Tarefa :: Por favor, dê continuidade ao trecho sobre a personagem Geni e a melodia da canção, começando logo após a última frase.

Trecho do texto ::
════════

Na trama, a personagem Geni, é um homossexual que ao se sentir acuada e condenada por tudo e por todos faz uma breve retrospectiva das suas atitudes e do seu procedimento, ora vulgar, ora carente, que compôs sua trajetória de vida. Ela fala de três dos seus muitos amantes, homens que marcaram profundamente sua vida ao ponto de questionar se a relação valeu a pena. Foram experiências marcantes afirmadas pelos verbos: deixar, verter e tocar num sequência crescente de entrega.

A melodia nos remete ao constante movimento, oscilação, velocidade e expectativa que a vida se apresenta. Cada instrumento musical e seu som característico dar vida e sentido aos momentos e sentimentos apresentados e enfrentados na vida. O trompete abre com um som de expectativa, de apresentação em grande estilo, uma espécie de grandeza, de show da vida. O violino simboliza as fases de sonhos e solidão vividas, o trompete volta com o som mais baixo mostrando a normalidade e o cotidiano nosso de cada dia.

════════

Material apresentado ::
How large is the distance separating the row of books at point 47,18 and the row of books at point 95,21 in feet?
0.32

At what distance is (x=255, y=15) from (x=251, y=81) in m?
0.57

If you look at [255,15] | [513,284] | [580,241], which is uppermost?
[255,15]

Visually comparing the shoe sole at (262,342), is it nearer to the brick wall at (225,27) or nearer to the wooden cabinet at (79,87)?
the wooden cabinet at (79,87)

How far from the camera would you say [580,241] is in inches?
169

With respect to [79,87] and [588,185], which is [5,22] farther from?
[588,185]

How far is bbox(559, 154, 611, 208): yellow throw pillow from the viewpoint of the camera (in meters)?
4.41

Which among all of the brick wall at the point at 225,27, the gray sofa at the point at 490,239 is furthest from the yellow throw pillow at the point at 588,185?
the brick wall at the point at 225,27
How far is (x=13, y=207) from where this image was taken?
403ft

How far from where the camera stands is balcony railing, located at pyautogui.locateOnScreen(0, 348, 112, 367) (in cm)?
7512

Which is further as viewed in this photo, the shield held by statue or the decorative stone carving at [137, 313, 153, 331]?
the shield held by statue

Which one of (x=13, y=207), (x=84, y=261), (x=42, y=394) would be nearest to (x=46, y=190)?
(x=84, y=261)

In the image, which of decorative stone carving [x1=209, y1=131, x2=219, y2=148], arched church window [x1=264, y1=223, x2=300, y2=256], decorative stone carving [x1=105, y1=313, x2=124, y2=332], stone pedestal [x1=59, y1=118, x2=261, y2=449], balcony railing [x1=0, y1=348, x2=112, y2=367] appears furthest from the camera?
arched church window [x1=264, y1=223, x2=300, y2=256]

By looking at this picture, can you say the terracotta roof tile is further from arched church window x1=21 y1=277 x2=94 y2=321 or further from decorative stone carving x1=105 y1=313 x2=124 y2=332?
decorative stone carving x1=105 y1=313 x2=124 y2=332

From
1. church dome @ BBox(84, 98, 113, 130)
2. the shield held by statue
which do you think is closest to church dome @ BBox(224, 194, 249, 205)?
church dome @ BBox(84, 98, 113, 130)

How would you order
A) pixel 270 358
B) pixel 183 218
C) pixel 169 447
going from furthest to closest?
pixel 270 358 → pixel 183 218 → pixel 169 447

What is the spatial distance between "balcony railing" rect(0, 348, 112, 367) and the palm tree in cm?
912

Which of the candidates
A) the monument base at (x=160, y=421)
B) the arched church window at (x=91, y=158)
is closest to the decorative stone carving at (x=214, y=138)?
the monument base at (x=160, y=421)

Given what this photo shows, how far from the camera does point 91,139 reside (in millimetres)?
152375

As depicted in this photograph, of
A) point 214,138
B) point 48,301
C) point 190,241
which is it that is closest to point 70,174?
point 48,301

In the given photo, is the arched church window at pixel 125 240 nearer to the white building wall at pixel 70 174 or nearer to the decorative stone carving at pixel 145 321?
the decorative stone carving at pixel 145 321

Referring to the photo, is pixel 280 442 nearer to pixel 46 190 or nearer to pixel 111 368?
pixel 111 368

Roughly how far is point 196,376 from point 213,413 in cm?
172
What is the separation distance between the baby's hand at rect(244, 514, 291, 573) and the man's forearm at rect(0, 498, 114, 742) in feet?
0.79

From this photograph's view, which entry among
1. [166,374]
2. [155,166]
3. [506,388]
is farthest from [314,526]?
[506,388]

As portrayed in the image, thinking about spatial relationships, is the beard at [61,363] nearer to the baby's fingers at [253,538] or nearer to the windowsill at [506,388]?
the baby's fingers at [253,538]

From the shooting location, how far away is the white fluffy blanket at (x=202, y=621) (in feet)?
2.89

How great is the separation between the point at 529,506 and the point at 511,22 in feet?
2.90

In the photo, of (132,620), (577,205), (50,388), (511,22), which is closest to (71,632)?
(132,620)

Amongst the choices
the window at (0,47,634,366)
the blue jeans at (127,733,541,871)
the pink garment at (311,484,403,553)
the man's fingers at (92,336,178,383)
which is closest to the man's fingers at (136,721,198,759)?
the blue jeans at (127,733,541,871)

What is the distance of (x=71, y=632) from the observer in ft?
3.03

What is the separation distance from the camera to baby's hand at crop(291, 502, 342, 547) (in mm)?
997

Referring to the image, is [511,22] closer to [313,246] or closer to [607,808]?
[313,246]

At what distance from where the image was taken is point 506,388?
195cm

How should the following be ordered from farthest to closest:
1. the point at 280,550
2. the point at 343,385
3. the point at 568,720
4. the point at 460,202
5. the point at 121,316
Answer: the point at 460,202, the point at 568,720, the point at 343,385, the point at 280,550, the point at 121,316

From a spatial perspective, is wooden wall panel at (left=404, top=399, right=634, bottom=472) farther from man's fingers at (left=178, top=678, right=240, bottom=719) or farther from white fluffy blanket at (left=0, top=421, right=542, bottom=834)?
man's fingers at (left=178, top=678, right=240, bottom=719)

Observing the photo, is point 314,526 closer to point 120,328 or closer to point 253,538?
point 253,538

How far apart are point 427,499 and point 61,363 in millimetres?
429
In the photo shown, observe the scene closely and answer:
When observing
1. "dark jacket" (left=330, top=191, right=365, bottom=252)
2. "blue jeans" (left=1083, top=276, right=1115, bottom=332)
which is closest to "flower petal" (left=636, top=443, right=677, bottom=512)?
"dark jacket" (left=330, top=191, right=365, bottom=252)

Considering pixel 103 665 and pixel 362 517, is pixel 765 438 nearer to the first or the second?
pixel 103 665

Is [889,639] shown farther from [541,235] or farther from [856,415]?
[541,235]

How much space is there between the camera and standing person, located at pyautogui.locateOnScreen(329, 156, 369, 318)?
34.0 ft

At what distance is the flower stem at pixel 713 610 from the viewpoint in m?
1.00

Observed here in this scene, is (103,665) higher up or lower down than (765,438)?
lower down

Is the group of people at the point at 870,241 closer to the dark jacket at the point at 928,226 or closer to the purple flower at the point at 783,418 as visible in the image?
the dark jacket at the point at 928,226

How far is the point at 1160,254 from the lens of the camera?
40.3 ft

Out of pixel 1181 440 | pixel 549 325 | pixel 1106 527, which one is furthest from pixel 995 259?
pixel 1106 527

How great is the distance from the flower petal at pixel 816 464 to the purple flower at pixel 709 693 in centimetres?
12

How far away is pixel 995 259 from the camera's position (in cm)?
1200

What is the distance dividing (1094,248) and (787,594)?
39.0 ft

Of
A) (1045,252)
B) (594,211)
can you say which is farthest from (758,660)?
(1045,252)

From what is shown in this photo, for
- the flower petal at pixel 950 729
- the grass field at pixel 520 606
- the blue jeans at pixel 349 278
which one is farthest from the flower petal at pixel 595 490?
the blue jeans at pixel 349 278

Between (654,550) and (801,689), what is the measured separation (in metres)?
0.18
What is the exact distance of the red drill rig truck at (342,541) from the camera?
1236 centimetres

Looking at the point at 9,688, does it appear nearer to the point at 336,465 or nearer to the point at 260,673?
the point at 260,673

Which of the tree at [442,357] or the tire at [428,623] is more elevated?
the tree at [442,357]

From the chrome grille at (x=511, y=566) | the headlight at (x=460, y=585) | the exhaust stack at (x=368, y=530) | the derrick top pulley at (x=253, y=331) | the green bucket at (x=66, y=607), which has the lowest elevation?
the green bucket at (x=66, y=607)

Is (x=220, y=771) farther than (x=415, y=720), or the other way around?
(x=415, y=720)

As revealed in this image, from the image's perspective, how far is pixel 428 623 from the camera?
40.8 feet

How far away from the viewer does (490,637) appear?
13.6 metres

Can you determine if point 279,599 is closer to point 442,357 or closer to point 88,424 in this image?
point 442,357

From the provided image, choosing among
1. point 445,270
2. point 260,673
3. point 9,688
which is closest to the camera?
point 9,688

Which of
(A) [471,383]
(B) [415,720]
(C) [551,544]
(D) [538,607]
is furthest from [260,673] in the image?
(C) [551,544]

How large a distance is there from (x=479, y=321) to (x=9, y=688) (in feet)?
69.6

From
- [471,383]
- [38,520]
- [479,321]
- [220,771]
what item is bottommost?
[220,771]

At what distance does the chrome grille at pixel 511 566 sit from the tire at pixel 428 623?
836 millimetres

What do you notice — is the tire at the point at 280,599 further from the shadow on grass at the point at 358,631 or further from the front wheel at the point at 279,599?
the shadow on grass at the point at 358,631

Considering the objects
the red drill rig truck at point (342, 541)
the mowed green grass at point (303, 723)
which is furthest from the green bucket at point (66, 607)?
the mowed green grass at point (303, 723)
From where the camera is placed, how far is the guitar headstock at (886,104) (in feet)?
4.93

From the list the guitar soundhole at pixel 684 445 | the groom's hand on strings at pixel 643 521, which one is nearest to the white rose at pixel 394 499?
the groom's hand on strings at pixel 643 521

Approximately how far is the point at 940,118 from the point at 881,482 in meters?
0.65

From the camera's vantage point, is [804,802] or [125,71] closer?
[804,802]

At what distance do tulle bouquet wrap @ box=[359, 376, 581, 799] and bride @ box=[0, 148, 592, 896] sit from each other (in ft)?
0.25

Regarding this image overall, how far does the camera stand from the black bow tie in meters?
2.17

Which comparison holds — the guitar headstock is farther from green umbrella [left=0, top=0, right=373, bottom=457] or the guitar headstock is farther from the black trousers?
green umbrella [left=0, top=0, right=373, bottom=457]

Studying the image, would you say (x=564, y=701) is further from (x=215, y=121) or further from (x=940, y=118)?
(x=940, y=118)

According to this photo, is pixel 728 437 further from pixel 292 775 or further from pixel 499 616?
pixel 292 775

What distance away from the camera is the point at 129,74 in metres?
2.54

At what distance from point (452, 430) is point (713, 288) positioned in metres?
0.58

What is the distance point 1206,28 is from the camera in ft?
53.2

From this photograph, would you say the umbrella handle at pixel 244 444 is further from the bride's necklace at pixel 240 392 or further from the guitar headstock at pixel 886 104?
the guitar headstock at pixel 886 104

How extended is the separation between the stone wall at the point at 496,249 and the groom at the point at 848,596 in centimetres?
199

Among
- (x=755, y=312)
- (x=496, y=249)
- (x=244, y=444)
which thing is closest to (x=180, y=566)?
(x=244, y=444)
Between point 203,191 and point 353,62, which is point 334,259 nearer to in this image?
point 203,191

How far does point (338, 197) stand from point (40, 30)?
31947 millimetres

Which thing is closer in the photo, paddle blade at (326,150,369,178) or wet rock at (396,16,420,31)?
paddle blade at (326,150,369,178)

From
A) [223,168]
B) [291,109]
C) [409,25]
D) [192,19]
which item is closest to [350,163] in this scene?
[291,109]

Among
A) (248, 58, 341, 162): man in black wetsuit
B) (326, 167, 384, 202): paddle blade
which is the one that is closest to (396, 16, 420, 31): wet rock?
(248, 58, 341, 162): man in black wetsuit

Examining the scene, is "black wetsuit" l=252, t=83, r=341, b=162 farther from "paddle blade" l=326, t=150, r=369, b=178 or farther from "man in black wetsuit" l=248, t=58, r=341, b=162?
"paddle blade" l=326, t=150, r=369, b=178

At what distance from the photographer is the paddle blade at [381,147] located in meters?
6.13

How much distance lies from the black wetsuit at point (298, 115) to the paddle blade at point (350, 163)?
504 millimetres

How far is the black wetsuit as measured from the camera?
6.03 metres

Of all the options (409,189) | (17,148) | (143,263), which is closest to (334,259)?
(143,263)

════════

Resposta à tarefa ::
Os ritmos vão sendo intercalados com outros instrumentos que mostram os altos e baixos pelos quais a vida passa, e as mudanças naturais que acontecem ao longo dela. Outros compassos entram na melodia representando as muitas etapas da vida: o mambo nos remete a velocidade e expectativa da vida, já o bongô um ritmo mais suave, lento até relaxante nos aponta aqueles dias de calmaria e de repouso.

Os instrumentos ritmados destacam o espírito da música, as diversas fases da vida e sua oscilação natural. Dentre os sons há um que soa durante todo o desenrolar da música, o som de um chicote, sugerindo as chicotadas dadas pela vida, representando ou apresentando os momentos de dor, de aprovação e desafios.

A letra narra à dor, as lamentações e os questionamentos de um homossexual que se sente discriminada, apontada, usada, abusada e excluída pela sociedade. Seu jeito de viver escandaliza, escracha e espelha a hipocrisia daqueles que a rejeita, que se escondem atrás de atitudes preconceituosas num eterno disfarce dos seus desejos mais profundos, muitos deles são seus amantes, ou, pretendem ser, ou, quem sabe não queria ser como Geni:

livre, autêntica, assumida e disponível. Ser de verdade, ser aquilo que se propõe a ser, ser convicta dos seus valores, mesmo que não obtenha vantagens com eles, e esteja fora do padrão estabelecido, peça fora da engrenagem da sociedade de resultados.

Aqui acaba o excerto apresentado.